An Old Woman as a poem is one in the Jejuri series which Kolatkar began as a pilgrimage trip to Khandoba temple at Jejuri, near Pune.

While reading the poem, we get reminded of the devadasis, yoginis and sevadasis. How did we exploit them as for sacred faith and soothsaying? Where did the oracle lead to? How did the astrologers, palmists, pundits and florists mislead them? How terracotta figurines and sculptures denoting dharma-artha-kama motif on the outer walls of the terracotta temples? Do gods need temple-serving maids? Turning into yoginis, what will they ultimately get it? How the sevadasis of the Vaishnava saints? How our concept of vanaprastha ashrama stage?

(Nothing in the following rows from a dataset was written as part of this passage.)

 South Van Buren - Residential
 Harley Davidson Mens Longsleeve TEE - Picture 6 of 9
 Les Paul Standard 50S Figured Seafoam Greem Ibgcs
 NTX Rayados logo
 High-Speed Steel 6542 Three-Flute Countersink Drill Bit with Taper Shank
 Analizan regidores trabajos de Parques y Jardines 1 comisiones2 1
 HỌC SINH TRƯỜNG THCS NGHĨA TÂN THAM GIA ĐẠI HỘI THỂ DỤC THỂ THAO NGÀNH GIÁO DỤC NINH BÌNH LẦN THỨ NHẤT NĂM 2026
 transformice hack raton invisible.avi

What it frustrates the Western tourists and visitors is the heat and dust, the scorching sun of summer, what it bewilders them is the poverty and hunger of the people and above all, the beggars crowding the temple space and it is true of that as and when we go through the lines.

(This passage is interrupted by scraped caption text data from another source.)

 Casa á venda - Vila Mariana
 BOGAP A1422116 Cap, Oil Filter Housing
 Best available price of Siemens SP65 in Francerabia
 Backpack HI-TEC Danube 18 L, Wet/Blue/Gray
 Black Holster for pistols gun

With a bowl into the hands of hers, she lies sitting at some nook and corner, expecting the merciful eyes to fall upon. Seeing them, we feel it within if they have none to look after. Is the old age like this? How is our old stage of life? The old age homes we have never thought about painfully. Can the old be left to the footpaths? Without serving them, can we find God? Why has it been said, Service to man is service to God? The story of life is strange. We doubt if we are really good sons and daughters. Why do we force them to take to the footpaths? Are they of the footpaths? Is man of the footpath? How the scenes, changing scenes of life? How our characters? Who the director? Whose is this direction? How the drama of our life? But we should not forget our ideal, morality, value and standard. It is value and meaning which but always remind us of our duty to family, society and nation. Where is dharma? Dharma is in karma too. What it has been lotted is not the talk, but we need to do. How should it be our action? Let us learn to serve too. God is not only in dhams. God is not only in pilgrimages and visits to shrines. He is in our heart and soul; in our good action.